Read the data set from Lecture 4.
dat2 <- read.table("lecture4ex2.csv", sep=",", header=TRUE)
First, check whether the interviewers’ sex predict the random intercept.
library(lme4)
out2m1 <- lmer(score ~ 1 + eesex + I(iq - 100) + (1 + eesex|erid), data=dat2, REML=FALSE)
out2m1a <- lmer(score ~ 1 + eesex + I(iq - 100) + ersex + (1 + eesex|erid), data=dat2, REML=FALSE)
anova(out2m1, out2m1a)
## Data: dat2
## Models:
## out2m1: score ~ 1 + eesex + I(iq - 100) + (1 + eesex | erid)
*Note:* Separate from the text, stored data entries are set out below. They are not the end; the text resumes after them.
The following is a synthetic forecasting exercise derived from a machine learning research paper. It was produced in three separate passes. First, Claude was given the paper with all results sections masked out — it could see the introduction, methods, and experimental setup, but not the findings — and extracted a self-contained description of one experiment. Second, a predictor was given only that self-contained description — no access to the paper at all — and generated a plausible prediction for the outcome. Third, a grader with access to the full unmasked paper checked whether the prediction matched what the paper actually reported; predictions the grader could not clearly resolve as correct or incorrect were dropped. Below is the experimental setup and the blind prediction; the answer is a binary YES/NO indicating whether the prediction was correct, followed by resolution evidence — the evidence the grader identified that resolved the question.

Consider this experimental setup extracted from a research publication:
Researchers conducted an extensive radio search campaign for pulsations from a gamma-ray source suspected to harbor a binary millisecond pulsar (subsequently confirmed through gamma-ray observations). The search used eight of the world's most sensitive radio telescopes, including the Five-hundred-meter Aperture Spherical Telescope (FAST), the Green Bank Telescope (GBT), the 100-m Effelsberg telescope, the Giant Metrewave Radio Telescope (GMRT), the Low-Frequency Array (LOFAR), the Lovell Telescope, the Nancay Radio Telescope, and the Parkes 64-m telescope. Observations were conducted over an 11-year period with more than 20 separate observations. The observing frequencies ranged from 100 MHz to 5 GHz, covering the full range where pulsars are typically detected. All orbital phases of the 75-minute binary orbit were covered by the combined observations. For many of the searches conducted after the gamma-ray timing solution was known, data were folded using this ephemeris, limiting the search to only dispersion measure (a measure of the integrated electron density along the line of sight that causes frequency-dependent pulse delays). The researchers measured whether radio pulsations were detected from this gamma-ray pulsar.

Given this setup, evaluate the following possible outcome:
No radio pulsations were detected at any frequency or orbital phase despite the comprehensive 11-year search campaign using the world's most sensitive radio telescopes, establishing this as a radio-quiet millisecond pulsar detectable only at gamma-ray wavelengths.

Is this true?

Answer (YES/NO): YES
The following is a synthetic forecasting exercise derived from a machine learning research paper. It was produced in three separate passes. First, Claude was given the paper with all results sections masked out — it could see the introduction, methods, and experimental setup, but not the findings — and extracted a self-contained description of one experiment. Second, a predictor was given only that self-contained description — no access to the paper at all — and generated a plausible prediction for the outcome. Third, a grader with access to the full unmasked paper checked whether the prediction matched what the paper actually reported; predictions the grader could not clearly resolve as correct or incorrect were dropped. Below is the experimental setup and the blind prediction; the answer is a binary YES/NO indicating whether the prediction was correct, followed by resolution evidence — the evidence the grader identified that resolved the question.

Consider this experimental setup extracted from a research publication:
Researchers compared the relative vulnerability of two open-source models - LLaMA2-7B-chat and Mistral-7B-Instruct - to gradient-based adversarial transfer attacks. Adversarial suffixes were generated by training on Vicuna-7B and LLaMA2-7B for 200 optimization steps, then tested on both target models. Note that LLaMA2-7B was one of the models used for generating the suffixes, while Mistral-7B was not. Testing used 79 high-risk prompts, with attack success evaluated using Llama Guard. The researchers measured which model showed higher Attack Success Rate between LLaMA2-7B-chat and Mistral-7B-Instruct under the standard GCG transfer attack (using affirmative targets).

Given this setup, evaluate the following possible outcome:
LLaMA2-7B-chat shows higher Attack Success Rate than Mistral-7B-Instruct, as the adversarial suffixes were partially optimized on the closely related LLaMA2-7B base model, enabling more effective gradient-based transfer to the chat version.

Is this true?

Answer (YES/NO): NO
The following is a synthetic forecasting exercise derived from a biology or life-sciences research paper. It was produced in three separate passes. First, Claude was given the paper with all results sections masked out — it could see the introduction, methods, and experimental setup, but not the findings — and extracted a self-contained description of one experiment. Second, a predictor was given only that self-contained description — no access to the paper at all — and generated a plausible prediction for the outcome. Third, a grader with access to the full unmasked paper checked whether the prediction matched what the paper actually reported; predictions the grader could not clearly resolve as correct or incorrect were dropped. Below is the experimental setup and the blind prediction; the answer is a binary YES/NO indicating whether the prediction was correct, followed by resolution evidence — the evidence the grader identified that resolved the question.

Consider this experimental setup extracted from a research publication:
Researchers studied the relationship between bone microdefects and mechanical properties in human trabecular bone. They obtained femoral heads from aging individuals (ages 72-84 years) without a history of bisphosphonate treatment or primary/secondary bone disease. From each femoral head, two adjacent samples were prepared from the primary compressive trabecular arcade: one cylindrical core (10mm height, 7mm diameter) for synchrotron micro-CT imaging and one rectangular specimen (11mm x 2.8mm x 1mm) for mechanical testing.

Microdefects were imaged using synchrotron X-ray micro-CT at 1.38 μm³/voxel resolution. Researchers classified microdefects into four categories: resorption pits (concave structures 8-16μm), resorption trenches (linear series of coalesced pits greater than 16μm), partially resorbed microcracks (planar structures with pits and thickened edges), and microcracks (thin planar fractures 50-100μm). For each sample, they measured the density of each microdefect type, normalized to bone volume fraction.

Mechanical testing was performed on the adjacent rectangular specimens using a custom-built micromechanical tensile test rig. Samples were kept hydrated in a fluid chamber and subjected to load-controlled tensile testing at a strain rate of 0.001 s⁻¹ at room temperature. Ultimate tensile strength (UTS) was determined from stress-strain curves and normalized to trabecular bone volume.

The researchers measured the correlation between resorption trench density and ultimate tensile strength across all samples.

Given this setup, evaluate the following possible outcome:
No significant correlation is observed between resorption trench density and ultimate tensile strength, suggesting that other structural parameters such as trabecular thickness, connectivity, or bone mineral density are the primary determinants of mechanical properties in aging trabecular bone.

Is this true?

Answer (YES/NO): NO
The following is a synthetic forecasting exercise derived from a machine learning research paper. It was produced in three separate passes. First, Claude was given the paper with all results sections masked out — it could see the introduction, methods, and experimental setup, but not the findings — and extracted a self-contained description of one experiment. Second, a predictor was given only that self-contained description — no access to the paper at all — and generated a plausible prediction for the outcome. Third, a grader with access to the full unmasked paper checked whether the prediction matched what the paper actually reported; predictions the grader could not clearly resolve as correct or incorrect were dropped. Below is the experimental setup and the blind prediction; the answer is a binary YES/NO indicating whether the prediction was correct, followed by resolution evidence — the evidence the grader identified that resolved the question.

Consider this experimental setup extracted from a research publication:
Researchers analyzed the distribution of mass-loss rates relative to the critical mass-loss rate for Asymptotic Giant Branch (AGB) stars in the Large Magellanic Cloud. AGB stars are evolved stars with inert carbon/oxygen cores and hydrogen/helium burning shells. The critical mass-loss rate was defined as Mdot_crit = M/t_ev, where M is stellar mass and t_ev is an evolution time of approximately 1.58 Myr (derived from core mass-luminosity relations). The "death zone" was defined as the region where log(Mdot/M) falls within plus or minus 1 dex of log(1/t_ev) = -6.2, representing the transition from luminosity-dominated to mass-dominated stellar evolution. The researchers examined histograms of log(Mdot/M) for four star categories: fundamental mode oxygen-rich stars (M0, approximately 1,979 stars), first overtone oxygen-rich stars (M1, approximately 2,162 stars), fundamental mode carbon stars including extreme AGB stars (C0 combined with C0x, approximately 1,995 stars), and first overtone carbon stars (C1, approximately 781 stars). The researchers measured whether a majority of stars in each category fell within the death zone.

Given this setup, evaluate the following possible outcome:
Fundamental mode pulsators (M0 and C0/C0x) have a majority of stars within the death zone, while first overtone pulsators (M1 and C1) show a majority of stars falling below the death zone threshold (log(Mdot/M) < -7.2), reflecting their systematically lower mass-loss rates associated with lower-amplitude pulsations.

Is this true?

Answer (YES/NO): NO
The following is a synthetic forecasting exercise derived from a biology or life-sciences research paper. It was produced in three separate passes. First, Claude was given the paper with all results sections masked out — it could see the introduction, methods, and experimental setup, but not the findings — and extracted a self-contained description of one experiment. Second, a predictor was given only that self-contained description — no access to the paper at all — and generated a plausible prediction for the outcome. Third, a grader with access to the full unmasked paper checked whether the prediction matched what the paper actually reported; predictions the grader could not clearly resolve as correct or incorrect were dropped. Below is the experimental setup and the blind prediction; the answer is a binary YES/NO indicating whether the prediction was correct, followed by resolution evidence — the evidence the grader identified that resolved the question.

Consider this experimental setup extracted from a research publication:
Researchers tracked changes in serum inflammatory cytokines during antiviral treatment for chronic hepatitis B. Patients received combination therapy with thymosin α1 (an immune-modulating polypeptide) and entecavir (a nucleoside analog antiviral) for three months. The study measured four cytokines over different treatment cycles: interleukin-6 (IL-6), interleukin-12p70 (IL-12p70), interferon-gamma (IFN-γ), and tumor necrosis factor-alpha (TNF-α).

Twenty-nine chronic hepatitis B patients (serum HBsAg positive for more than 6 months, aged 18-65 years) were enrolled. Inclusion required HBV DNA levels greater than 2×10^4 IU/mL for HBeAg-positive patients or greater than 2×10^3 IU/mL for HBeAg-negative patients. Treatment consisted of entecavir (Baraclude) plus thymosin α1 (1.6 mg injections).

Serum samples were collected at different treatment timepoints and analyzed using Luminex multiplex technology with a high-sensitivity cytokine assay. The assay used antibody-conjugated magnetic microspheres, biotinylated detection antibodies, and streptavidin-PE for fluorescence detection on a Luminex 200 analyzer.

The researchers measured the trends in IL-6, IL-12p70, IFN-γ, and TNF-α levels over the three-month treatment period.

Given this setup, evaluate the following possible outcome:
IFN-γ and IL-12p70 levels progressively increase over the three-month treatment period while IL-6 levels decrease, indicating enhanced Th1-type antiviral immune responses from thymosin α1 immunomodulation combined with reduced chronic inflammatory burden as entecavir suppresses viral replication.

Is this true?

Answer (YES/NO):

## out2m1a: score ~ 1 + eesex + I(iq - 100) + ersex + (1 + eesex | erid)
## npar AIC BIC logLik deviance Chisq Df Pr(>Chisq)
## out2m1 7 61669 61719 -30828 61655
## out2m1a 8 61669 61727 -30826 61653 2.0971 1 0.1476
Even though the interviewers’ sex effect on interview scores was not
significant, the interviewers’ sex will be used to predict random slopes
of interviewees’ sex. For running likelihood ratio test, in the full
model, out2m1b
, interviewers’ sex predicts both random
intercept and random slope while, in the restricted model,
out2m1a
, interviewers’ sex predicts only random
intercept.
out2m1b <- lmer(score ~ 1 + eesex + I(iq - 100) + ersex + eesex:ersex
+ (1 + eesex|erid), data=dat2, REML=FALSE)
anova(out2m1a, out2m1b)
## Data: dat2
## Models:
## out2m1a: score ~ 1 + eesex + I(iq - 100) + ersex + (1 + eesex | erid)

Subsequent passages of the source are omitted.